::: PROVIDED TEXT

NyaaPantsu / nyaa

Nyaa.se replacement written in golang
MIT License
994 stars 148 forks source link

SPAM Filter System #103

Open ghost opened 7 years ago

ghost commented 7 years ago

There needs to be a SPAM filter before enabling upload, to prevent people and bots from uploading garbage into the site.

Here are some ideas for that, along with the moderation system mentioned on #35

The main problem is that this being an OSS project, you'd need to either:

IMO the second solution is best, while also lending your own version of the filters to other (trusted) people for them to host their version of nyaa.

aerojun commented 7 years ago

I think that before uploading, you should have an account.

sdomi commented 7 years ago

1) just as @aerojun wrote, you should have an account before uploading. 2) names that contain phrases like "[HorribleSubs]" should be reserved for only certain users(in this case, official HS account) 3) unofficial batches probably should be prohibited 4) someone on IRC suggested that all torrents expect for those uploaded by trusted users should be checked by a mod, submitted as "OK" by him and then shown on the website.. that would mean a virtually infinite amount of work for mods, but i think we use this idea somehow 5) maybe the system should check for the anime/manga on mal or other anime database to make sure it really exists? this would avoid typos as well as fake stuff 6) i think we should ban software and games section, at least for a while - it wasn't that strong anyways and it's kinda dangerous

Kuraperunat commented 7 years ago

Suggestions 3-6 on redsPL's list are completely senseless. Requiring an account for uploading + reporting system + mods deal with reports with deletions/bans is enough.

You have all the ingredients in your hands to completely mess up this revival with absurd rules and/or stringent conventions. Please think your solutions through.

sfan5 commented 7 years ago

Agree on having an account, though maybe anon uploads should be considered.

::::::

→ TASK A: Copy the records word for word, from the line containing "What is the absolute" down to the line containing "403 centimetres".

::: DATA EXCERPTS

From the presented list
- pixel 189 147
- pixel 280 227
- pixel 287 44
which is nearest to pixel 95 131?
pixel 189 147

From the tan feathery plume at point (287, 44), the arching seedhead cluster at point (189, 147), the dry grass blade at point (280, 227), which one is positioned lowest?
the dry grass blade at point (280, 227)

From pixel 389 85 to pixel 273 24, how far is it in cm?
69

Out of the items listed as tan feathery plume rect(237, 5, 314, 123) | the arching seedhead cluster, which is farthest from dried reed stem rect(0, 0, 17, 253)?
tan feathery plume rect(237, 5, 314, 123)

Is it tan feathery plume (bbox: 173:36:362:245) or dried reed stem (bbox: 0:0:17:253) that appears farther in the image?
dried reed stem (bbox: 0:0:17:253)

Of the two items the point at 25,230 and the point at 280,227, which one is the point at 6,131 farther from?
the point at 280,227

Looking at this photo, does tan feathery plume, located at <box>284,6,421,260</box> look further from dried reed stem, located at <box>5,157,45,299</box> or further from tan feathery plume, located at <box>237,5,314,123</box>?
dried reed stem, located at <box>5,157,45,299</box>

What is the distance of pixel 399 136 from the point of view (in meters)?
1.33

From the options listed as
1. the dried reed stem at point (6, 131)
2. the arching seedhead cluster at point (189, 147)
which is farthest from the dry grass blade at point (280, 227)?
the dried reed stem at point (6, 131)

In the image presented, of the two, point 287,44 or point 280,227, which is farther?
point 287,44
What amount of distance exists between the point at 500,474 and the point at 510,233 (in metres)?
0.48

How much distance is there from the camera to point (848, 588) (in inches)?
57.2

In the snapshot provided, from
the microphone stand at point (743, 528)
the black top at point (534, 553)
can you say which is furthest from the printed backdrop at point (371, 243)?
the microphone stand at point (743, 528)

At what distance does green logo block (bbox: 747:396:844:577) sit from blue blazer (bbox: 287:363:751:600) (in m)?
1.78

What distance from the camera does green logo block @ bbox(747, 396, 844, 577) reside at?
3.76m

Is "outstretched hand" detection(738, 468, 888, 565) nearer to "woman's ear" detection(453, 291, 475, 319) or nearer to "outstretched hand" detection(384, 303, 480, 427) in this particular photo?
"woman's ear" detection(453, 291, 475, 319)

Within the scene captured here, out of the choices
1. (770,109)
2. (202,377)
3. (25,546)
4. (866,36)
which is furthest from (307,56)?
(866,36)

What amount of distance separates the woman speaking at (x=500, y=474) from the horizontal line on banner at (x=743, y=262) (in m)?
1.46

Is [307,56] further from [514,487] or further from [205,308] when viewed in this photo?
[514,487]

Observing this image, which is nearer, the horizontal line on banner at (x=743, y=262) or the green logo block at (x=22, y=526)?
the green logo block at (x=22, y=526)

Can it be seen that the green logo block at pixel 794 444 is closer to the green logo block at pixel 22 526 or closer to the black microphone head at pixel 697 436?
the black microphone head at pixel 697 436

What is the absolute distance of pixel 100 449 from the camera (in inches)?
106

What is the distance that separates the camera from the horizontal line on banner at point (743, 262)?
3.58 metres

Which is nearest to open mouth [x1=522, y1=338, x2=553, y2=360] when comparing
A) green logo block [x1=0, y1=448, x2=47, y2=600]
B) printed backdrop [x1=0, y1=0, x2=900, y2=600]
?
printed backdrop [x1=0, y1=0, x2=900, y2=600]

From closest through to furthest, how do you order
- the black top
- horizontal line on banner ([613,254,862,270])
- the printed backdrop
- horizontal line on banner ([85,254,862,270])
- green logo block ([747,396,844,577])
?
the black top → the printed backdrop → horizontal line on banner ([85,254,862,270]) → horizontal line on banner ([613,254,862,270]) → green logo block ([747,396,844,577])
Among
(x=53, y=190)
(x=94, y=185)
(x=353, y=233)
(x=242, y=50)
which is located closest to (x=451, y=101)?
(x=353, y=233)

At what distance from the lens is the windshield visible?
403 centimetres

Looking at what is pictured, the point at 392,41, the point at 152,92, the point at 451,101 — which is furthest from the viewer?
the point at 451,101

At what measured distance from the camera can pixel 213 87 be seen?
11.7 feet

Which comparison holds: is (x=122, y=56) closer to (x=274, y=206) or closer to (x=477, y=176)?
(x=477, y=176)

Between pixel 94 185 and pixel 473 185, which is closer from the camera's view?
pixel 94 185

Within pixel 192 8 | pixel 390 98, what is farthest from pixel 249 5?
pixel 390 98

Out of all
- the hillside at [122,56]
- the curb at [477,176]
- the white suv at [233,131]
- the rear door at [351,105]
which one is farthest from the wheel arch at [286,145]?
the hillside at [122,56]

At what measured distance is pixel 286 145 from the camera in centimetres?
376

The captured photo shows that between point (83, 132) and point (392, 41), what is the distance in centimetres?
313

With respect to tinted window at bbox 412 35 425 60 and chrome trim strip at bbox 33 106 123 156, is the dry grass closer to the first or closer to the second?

::::::

→ TASK B: Rewrite everything in the spam filter thread from "Kuraperunat commented 7" down to "your solutions through.", putting "relaunch" in place of "revival".

→ COMPLETE OUTPUT A:
What is the absolute distance of pixel 100 449 from the camera (in inches)?
106

What is the distance that separates the camera from the horizontal line on banner at point (743, 262)?
3.58 metres

Which is nearest to open mouth [x1=522, y1=338, x2=553, y2=360] when comparing
A) green logo block [x1=0, y1=448, x2=47, y2=600]
B) printed backdrop [x1=0, y1=0, x2=900, y2=600]
?
printed backdrop [x1=0, y1=0, x2=900, y2=600]

From closest through to furthest, how do you order
- the black top
- horizontal line on banner ([613,254,862,270])
- the printed backdrop
- horizontal line on banner ([85,254,862,270])
- green logo block ([747,396,844,577])
?
the black top → the printed backdrop → horizontal line on banner ([85,254,862,270]) → horizontal line on banner ([613,254,862,270]) → green logo block ([747,396,844,577])
Among
(x=53, y=190)
(x=94, y=185)
(x=353, y=233)
(x=242, y=50)
which is located closest to (x=451, y=101)?
(x=353, y=233)

At what distance from the lens is the windshield visible?
403 centimetres

→ COMPLETE OUTPUT B:
Kuraperunat commented 7 years ago

Suggestions 3-6 on redsPL's list are completely senseless. Requiring an account for uploading + reporting system + mods deal with reports with deletions/bans is enough.

You have all the ingredients in your hands to completely mess up this relaunch with absurd rules and/or stringent conventions. Please think your solutions through.